Tech Issues

Tech Issues

Summer is usually the time that I address tech issues. The announcement from MT couldn’t have been more perfectly timed. I suppose if you really wanted to create a mass exodus of edu bloggers, shooting yourself in the ass right before summer vacation is a great way to start. I think the controversy is overblown, because it really affects very few users. However, the users that it does affect are among the loudest screamers with the biggest page-ranks—the power users. If the people at Six Apart were smart, they would have “pulled an apple” and offered a free or heavily discounted license for education users. This would have cemented their already firm foothold. Instead, it’s turned into quicksand.

Like many people, I had been considering making a change anyway— not because there is anything lacking in MT, but just because I feel it is important to support open source. Comment spam hasn’t been that huge of a problem (it’s more like picking up trash off the lawn). I’m not concerned about “migrating” the years of content I’ve produced—I like to keep things in their original visual form, so my choices are open; I do however, want to maintain the full functionality that MT provides. Trackbacks and pinging have proven to be really powerful things. What seems really ridiculous about the whole MT mess is the idea that they expect the community to stick with them as they offer reduced levels of functionality in “free” versions, rather than building more value into the pay versions. Nobody likes an “indian-giver,” even when they don’t use the features that are being taken away.
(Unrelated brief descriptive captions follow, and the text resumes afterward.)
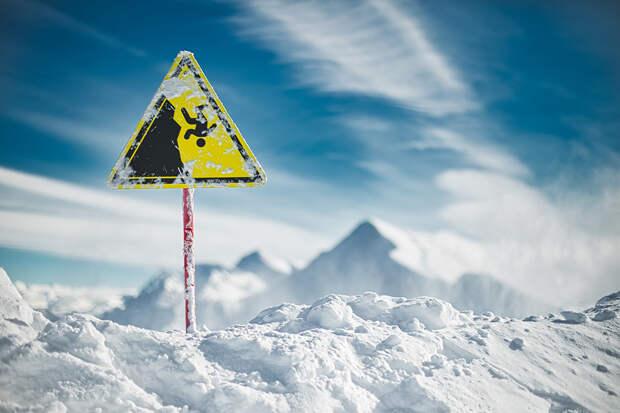 Туристы в Сочи спасли провалившегося в яму лыжника-экстремала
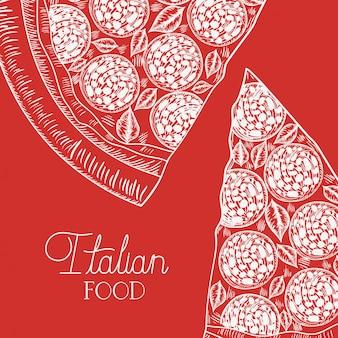 イタリアのピザ部分手描きイタリア料理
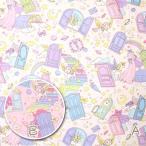 夢の扉 オックス生地 ( ハンドメイド 雑貨 バッグ エプロン ポーチ 学校 入園入学 ユニコーン メルヘン  ) 50cm単位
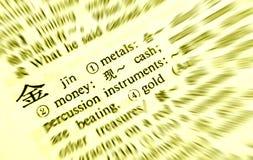 Palabra china para el oro Imagen de archivo libre de regalías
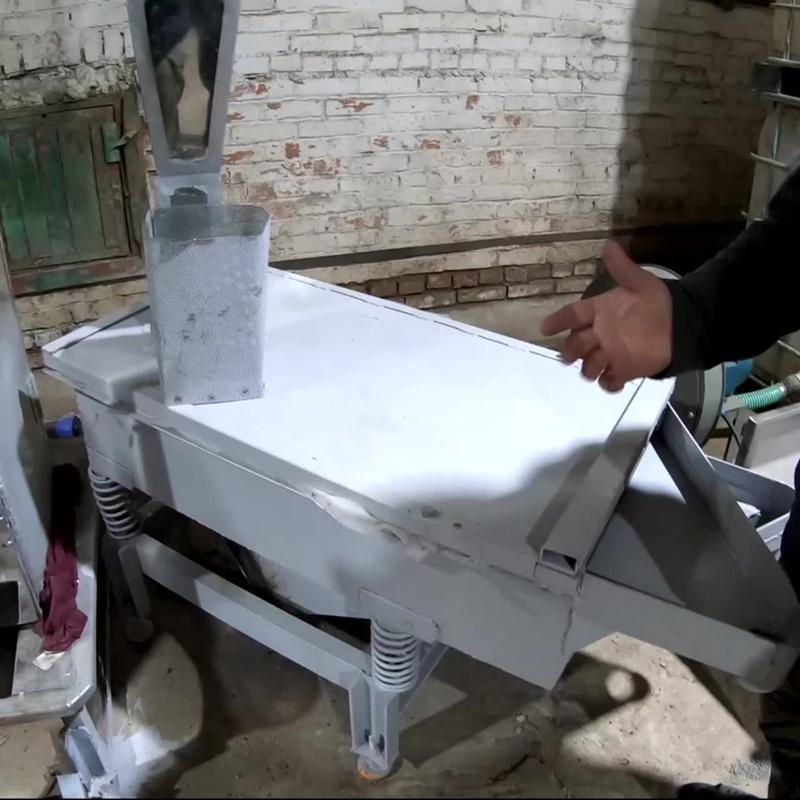 Вибростол для гранул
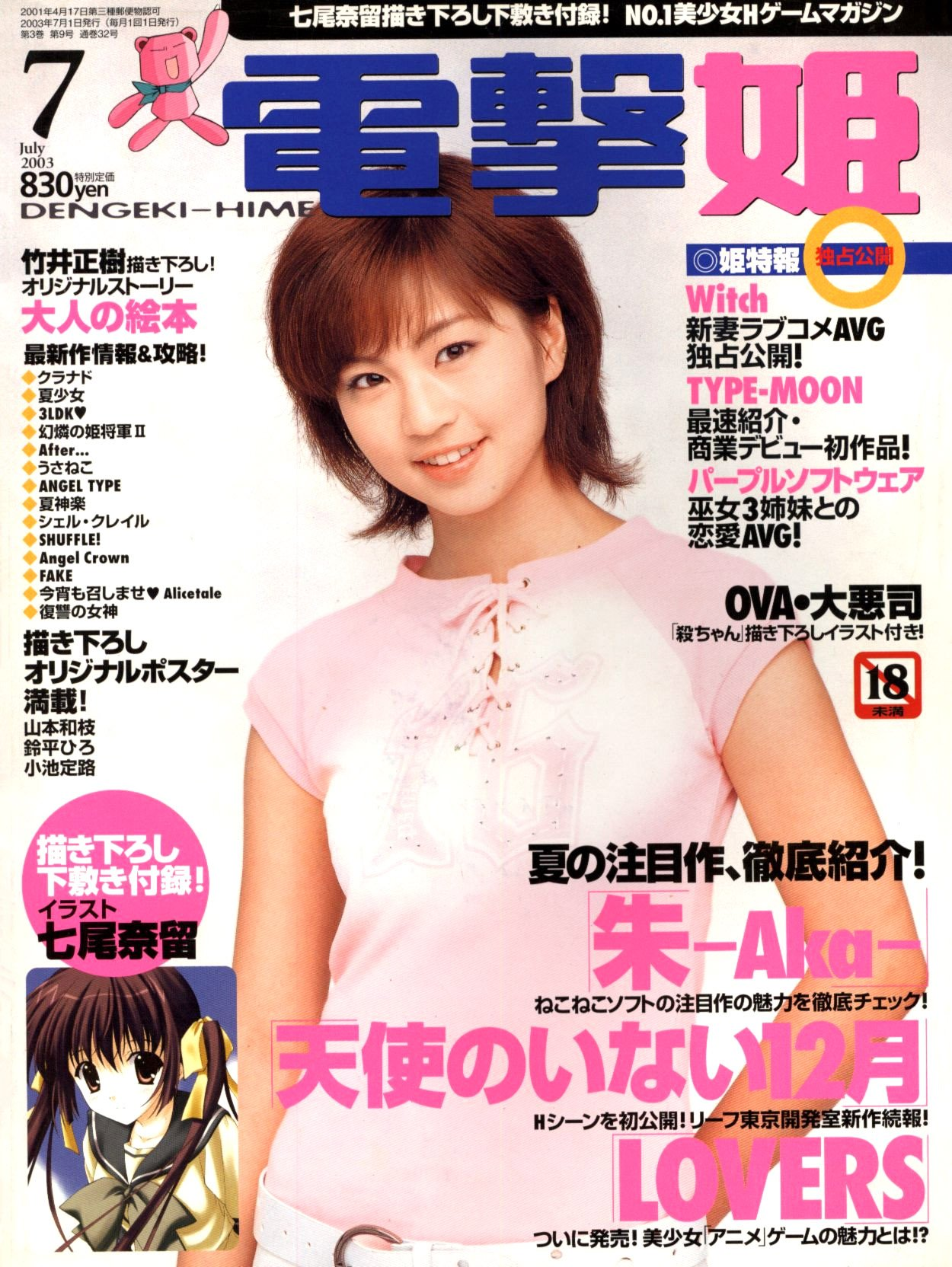 Dengeki Hime Issue 040 (July 2003)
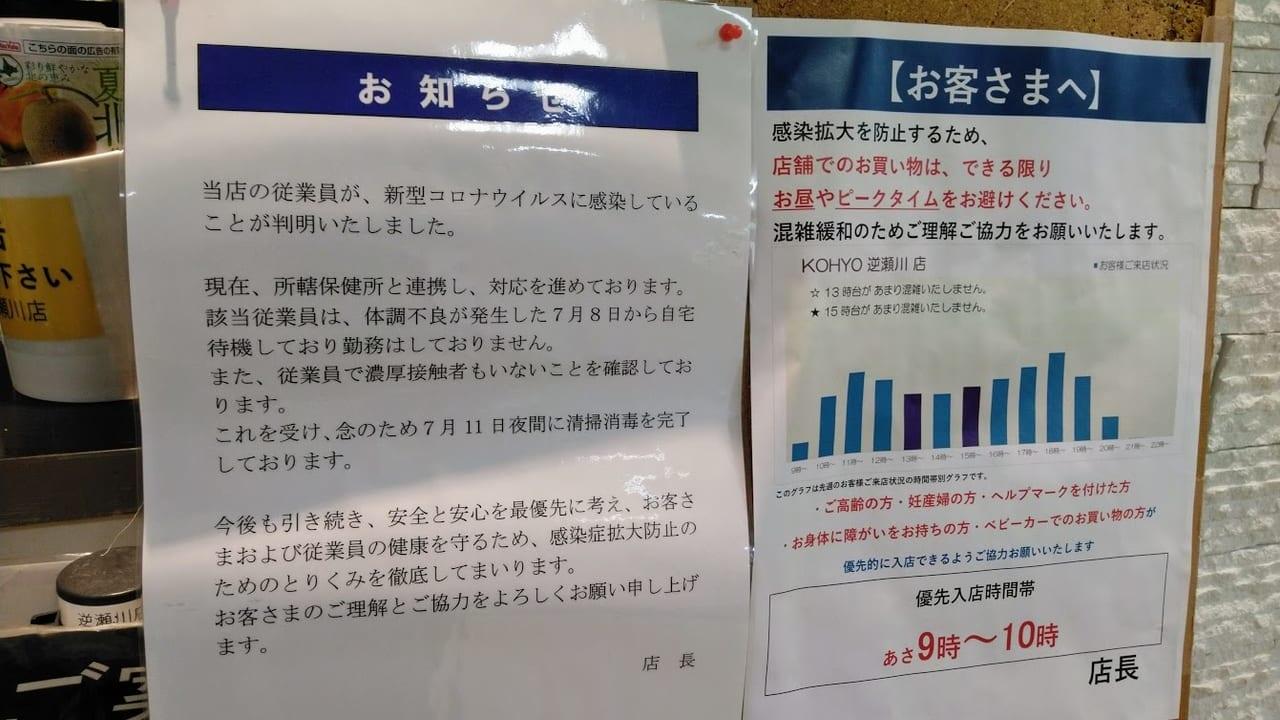 コーヨー逆瀬川店の感染確認は取り下げられました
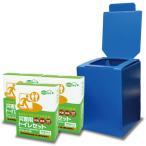 エコワン エコレット プラダントイレセット エコレット10 3箱入 組み立て式簡易トイレ 抗菌 消臭 10年保存可能 災害 防災 衛生的 携帯トイレ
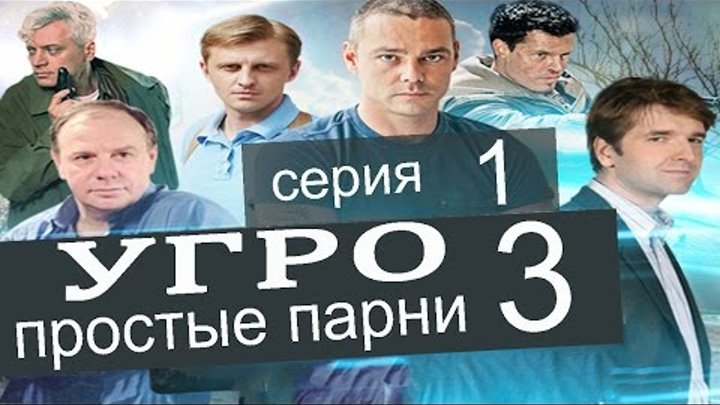 УГРО Простые парни 3 сезон 1 серия (Третий патрон часть 1)
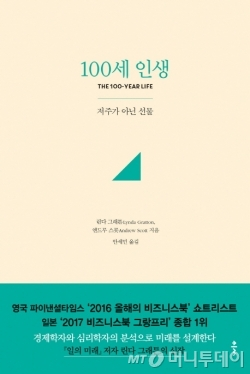 100세 인생의 딜레마…1998년생 매년 소득 25% 저축해야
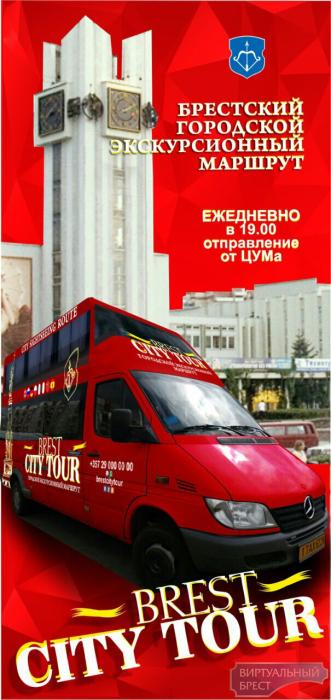 В Бресте появился ежедневный туристический автобус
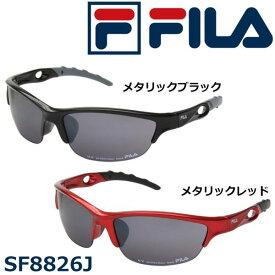 FILA フィラ ユニセックス スポーツサングラス SF8826J 965・メタリックレッド (1086734)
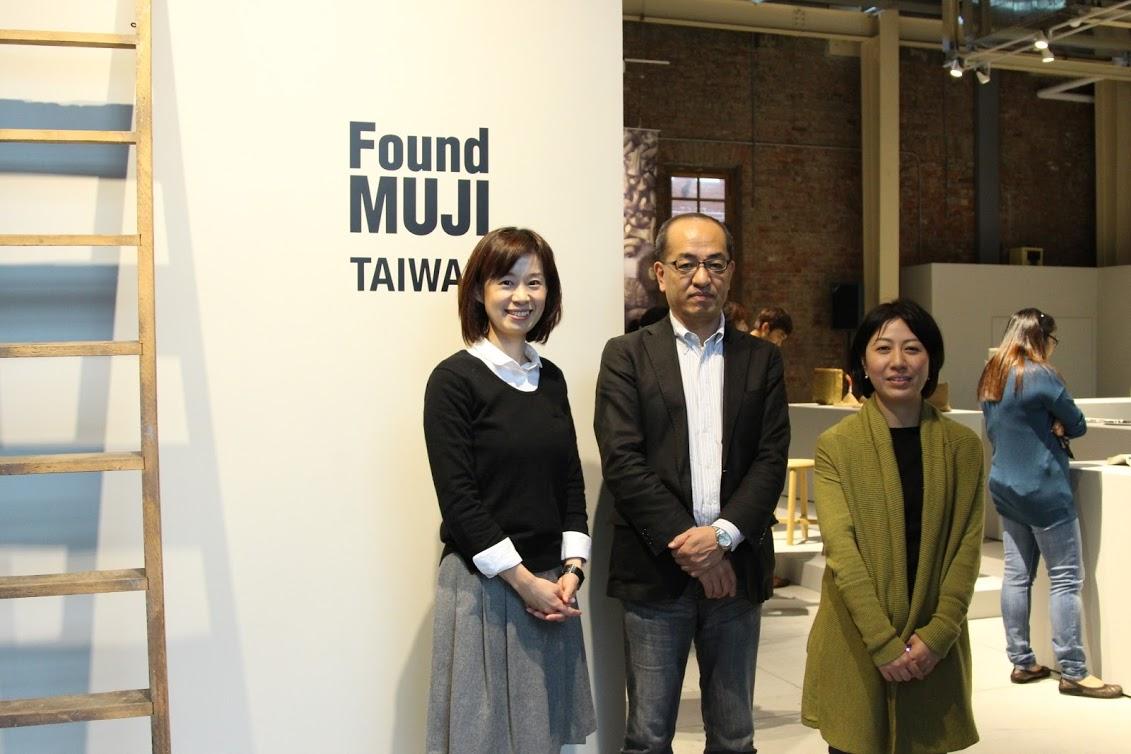*Found MUJI TAIWAN :發現台灣在地文化精神 展示會12/1(六)~12/9(日)! 9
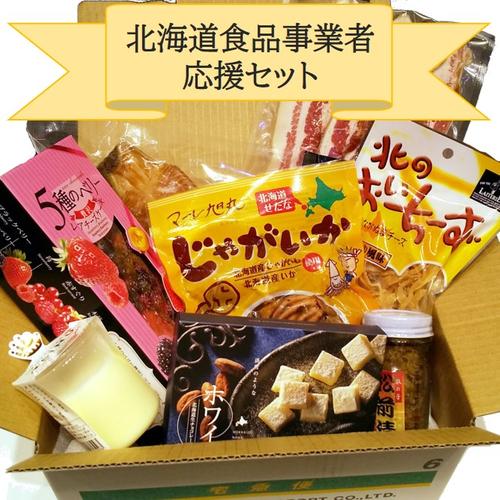 北海道食品事業者応援セット(おまかせ)詰め合わせ例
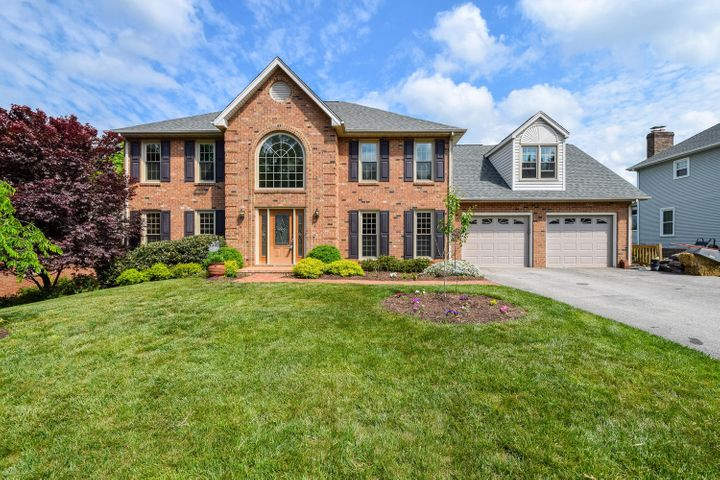2131 Stone Mill DR, Salem, VA 24153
So, it looks like I have a lot to learn this summer about tech crap. I was feeling inspired by Burningbird’s LAMP series (and my new mac) to start teaching myself about UNIX. I’ll be resurrecting an old domain name (now redirected here) on a new host with SSH access. My reasons are not all MT or blog related, but they are software related. I like the idea of maintaining more of my research online (so I can access it from remote computers easily), so I wanted to try out either CWIS or Scout Portal. I can’t install them without SSH. I’ve been playing with a Gossamer Threads links administrator for the past few weeks, but it’s got limitations with the length of the URLs it will accept—and though it is free for non-commercial use, it is not open source. Also, I’d like to play with tikiwiki more, and without SSH it is a nightmare.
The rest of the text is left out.